However zr doesn’t embed an io.Reader, it is an io.Reader, so the unused zr.Reader field could be eliminated, giving zr a width of zero. In my testing this modified type can be created directly where it is used without performance regression.

        csprng := cipher.StreamReader{
                R: zr{},
                S: cipher.NewCTR(block, []byte(aesIV)),
        }

Perhaps some of the caching decision could be revisited as the inlining and escape analysis options available to the compiler have improved significantly since the standard library was first written.

Tables

The last major use of  common use of private package scoped variables is for tables, as seen in the unicode, crypto/*, and math packages. These tables either encode constant data in the form of arrays of integer types, or less commonly simple structs and maps.

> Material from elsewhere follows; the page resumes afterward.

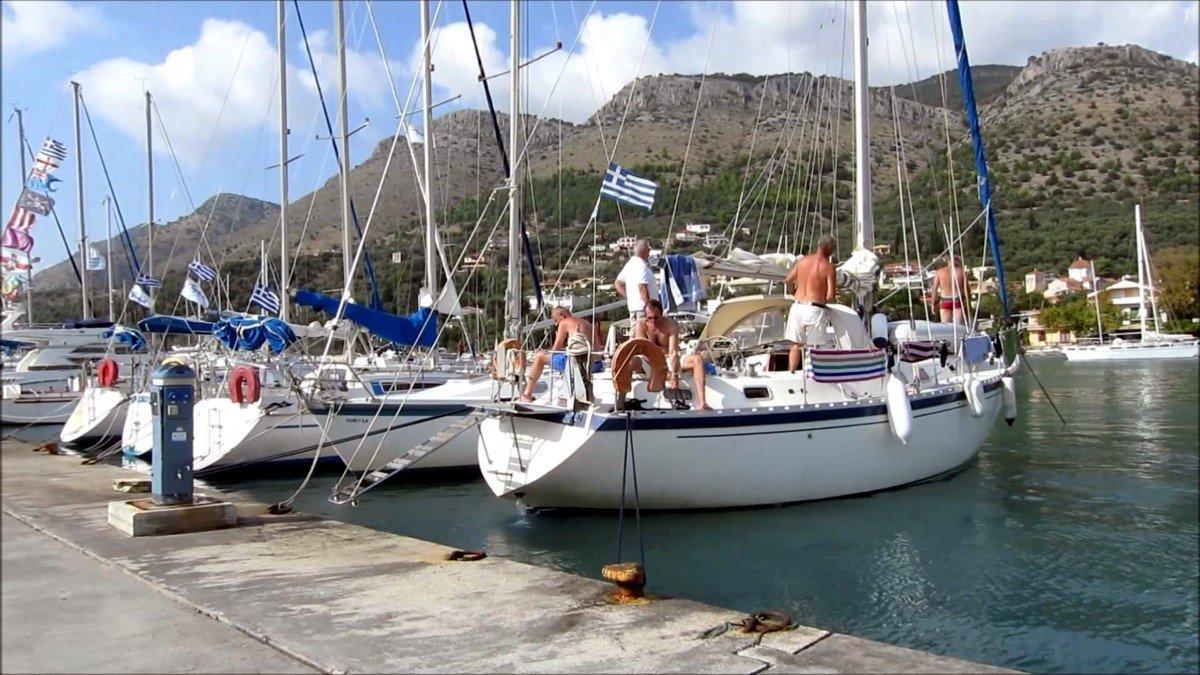 cumowanie-jachtu-rufą-do-kei-praktyczne-wskazówki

Replacing package scoped variables with constants would require a language change along the lines of #20443. So, fundamentally, providing there is no way to modify those tables at run time, they are probably a reasonable exception to this proposal.

A bridge too far

Even though this post was just a thought experiment, it’s clear that forbidding all package scoped variables is too draconian to be workable as a language precept. Addressing the bespoke uses of private var usage may prove impractical from a performance standpoint, would be akin to pinning a “kick me” sign to ones back and inviting all the Go haters to take a free swing.

However, I believe there are a few concrete recommendations that can be drawn from this exercise, without going to the extreme of changing the language spec.

  • Firstly, public var declarations should be eschewed. This is not a controversial conclusion and not one that is unique to Go. The singleton pattern is discouraged, and an unadorned public variable that can be changed at any time by any party that knows its name should be a design, and concurrency, red flag.
  • Secondly, where public package var declarations are used, the type of those variables should be carefully constructed to expose as little surface area as possible. It should not be the default to take a type expected to be used on a per instance basis, and assign it to a package scoped variable.

Private variable declarations are more nuanced, but certain patterns can be observed:

  • Private variables with public setters, which I labelled registries, have the same effect on the overall program design as their public counterparts. Rather than registering dependencies globally, they should instead be passed in during declaration using a constructor function, compact literal, config structure, or option function.
  • Caches of []byte vars can often be expressed as consts at no performance cost.  Don’t forget the compiler is pretty good at avoiding string([]byte) conversions where they don’t escape the function call.
  • Private variables that hold tables, like the unicode package, are an unavoidable consequence of the lack of a constant array type. As long as they are unexported, and do not expose any way to mutate them, they can be considered effectively constant for the purpose of this discussion.

The bottom line; think long and hard about adding package scoped variables that are mutated during the operation of your program. It may be a sign that you’ve introduced magic global state.